_DIRECTION_
Write out, unchanged, the lines from the one holding "How far from the viewer" to the close of the listing. Both the first and last lines belong in it.

A run of records:
━━━
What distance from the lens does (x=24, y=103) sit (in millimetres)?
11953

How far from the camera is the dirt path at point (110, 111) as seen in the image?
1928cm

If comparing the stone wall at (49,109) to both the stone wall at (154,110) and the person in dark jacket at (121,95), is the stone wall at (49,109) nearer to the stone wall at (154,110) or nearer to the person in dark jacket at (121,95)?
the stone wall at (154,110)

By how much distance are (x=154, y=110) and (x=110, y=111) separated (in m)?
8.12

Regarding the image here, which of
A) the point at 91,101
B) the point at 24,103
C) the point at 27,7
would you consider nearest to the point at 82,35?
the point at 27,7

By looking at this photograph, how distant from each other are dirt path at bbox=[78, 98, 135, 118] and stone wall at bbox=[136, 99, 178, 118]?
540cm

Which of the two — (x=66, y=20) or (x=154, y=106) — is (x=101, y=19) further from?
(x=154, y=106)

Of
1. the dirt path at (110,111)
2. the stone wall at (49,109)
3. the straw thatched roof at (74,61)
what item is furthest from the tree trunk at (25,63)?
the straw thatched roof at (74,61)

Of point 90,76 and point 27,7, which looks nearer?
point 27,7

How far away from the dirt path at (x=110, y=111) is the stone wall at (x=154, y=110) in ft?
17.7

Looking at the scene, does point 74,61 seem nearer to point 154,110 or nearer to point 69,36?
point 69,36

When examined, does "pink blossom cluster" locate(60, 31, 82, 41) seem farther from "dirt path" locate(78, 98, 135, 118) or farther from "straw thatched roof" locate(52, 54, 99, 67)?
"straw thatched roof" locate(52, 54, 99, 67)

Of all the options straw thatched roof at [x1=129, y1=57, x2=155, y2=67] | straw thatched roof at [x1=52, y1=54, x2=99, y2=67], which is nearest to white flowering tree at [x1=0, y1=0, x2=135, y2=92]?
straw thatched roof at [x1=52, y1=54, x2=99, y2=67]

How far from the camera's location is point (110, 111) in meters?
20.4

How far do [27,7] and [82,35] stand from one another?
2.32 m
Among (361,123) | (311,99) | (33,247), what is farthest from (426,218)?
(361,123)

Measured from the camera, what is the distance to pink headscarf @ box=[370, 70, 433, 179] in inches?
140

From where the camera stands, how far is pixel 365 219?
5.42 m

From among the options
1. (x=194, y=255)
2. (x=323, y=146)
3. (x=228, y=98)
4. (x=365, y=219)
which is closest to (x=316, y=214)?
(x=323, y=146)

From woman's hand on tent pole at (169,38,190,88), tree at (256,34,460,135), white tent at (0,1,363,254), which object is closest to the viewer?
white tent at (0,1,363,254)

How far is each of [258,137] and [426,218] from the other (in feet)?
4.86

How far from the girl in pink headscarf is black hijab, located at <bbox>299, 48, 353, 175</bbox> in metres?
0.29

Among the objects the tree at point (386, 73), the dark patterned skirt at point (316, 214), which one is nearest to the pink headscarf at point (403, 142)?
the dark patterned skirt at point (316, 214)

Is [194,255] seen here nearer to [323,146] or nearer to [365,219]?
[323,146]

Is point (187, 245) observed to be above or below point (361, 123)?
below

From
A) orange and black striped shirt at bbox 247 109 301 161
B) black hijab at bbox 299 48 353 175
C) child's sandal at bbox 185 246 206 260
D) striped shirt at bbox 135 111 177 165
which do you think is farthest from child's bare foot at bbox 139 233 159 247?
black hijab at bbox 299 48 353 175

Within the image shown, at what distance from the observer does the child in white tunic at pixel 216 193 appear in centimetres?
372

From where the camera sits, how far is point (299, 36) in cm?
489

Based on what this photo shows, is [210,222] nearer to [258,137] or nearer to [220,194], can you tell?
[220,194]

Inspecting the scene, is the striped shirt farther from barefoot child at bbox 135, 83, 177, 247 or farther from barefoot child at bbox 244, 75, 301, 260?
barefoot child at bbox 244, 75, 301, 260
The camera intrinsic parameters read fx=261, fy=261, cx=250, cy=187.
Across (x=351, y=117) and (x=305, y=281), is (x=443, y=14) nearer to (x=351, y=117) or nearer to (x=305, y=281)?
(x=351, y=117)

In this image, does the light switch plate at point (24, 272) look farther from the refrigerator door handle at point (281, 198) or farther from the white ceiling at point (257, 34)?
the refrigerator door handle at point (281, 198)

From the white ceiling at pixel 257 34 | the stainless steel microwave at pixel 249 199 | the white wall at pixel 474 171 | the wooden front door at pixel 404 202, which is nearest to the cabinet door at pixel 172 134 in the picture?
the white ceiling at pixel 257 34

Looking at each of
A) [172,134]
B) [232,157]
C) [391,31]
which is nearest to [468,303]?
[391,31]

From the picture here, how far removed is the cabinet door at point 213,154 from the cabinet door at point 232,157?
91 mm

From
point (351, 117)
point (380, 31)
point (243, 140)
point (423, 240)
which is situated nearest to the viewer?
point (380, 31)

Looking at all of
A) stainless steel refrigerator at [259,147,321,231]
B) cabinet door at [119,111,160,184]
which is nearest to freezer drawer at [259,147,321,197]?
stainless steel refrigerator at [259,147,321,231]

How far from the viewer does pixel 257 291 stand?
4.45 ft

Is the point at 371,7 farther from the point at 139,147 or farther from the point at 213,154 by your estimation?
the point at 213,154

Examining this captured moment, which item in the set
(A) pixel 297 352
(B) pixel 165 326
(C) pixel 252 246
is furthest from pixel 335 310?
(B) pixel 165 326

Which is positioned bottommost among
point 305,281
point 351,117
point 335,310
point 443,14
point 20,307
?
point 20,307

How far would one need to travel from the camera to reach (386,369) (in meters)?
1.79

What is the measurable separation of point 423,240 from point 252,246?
━━━
_CORRECT RESPONSE_
How far from the viewer does pixel 257 291 stand?
4.45 ft

Is the point at 371,7 farther from the point at 139,147 or farther from the point at 213,154 by your estimation?
the point at 213,154

Examining this captured moment, which item in the set
(A) pixel 297 352
(B) pixel 165 326
(C) pixel 252 246
is furthest from pixel 335 310?
(B) pixel 165 326

Which is positioned bottommost among
point 305,281
point 351,117
point 335,310
point 443,14
point 20,307
?
point 20,307

How far would one need to travel from the camera to reach (386,369) (in meters)?
1.79

What is the measurable separation of point 423,240 from point 252,246?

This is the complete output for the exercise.